Optimization algorithm of the brain


Assuming human beings at their most basic are driven by the need to reduce the level of surprise in the world, meaning prediction error, and that the physical translation of that is a mechanism to build a model of the world whose convergence engine is the minimization of the energy spent in surprises, that the brain is that model and that its plasticity is the mechanism to reach the lowest average energy consumption in time, what would be, from all the optimization algorithms out there, the one that would best model computationally the dynamics of neuronal plasticity ? Did nature decide to implement gradient descent ? Seems “too mathematical”!

Thank you!

Free Energy Principle

I disagree with the assumption that surprises are by nature a bad thing and should be avoided.


If I understand your question right I think you’ve come to the right place! Disclaimer I’m not a neuroscience expert by any means, but I think this concept of plasticity is something that HTM does completely differently than any other neural network I’d come across (as in HTM actually does it).

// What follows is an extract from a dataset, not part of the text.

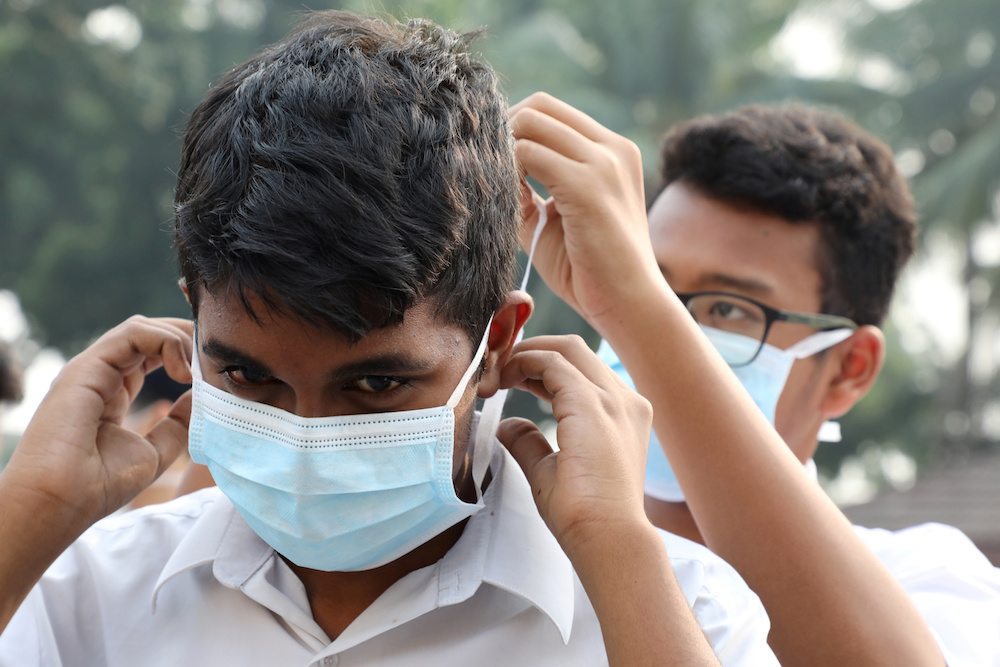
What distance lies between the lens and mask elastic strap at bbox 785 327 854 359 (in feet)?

I’m not sure how much of the HTM algorithms you’ve gone through, but I think the model of dynamics you speak of is what the Temporal Memory is doing. If you haven’t already I’d highly recommend the HTM School videos on youtube. There are 2 so far on Temporal Memory, to me the theory behind the TM is the closest answer to your question (or at least coolest in my opinion).

TM Episode 1:

TM Episode 2:

If you want to get a nice clear visual overview of HTM theory and how the algorithms work I’d say watch all the episodes


In the context of the Bayesian Brain hypothesis, “Surprises” do not have an emotional valence. There is no assumption that they are “bad” or “good” or that should be “avoided” or “welcomed”. Mathematically, they are just a way of formulating the loss function. One can think of this as an alternative to “Rules”: minimising Surprise = learning a Rule.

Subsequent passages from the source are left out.